Re: Reducing the attack surface caused by Berkeley DB...
- Date: Sat, 27 Jan 2018 12:22:59 +0100
- From: Lionel Debroux <lionel_debroux@xxxxxxxx>
- Subject: Re: Reducing the attack surface caused by Berkeley DB...
On 1/27/18 1:42 AM, Guillem Jover wrote:
> On Thu, 2018-01-25 at 23:59:06 +0100, Lionel Debroux wrote:
> > Several days ago, jmm from the security team suggested that I start
> > a discussion on debian-devel about Berkeley DB, which has known
> > security issues, because doing so may enable finding a consensus on
> > how to move away from it in Debian (which is hard).
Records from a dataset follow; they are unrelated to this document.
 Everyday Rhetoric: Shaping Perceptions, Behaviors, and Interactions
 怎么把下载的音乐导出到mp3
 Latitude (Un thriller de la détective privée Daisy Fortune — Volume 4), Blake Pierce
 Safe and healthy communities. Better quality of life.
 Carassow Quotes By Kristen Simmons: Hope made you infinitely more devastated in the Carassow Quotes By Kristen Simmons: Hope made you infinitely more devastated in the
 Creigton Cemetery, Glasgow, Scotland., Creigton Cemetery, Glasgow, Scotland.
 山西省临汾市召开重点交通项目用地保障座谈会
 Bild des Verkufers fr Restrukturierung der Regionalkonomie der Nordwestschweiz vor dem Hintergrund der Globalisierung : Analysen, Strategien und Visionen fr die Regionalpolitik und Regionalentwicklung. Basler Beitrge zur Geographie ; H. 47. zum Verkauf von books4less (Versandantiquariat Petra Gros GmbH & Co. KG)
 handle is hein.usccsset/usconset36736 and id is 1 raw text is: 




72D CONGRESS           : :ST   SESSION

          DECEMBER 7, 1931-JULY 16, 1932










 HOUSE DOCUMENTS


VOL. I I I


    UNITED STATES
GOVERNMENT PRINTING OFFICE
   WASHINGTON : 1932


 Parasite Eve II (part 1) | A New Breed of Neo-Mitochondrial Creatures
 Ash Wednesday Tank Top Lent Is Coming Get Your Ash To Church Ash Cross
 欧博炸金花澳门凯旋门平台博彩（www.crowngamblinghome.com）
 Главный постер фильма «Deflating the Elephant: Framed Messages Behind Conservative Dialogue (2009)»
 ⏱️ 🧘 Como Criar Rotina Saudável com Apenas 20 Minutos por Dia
So here's a
> > post :)
> > ---
> > Do you think we should start the journey of getting rid of libdb5.3
> > at a wide scale ? And if so, how to optimize resource usage in
> > general ? :)
> > ---
> As with many things in Debian, this was already discussed some years
> ago. :) The maintainers are supposedly even on board, see the thread
> starting at:
I suppose I should have searched better :)
Looks like although several packages which (used to) depend on libdb5.3
were removed or modified, most weren't... and an updated version of that
list would therefore not learn us much.
Out of curiosity, which tool was used to obtain this list, BTW ? There's
nothing too obvious to me in apt, apt-get, apt-cache or the Tracker Web
In order to sort libdb5.3's reverse dependencies by popularity, I could
whip up a q&d Perl script to query the popcon Web interface in a loop,
or probably better, to parse the raw text in the by_inst page. But isn't
there already a way to do that ? :)
A generic search engine query wasn't helpful.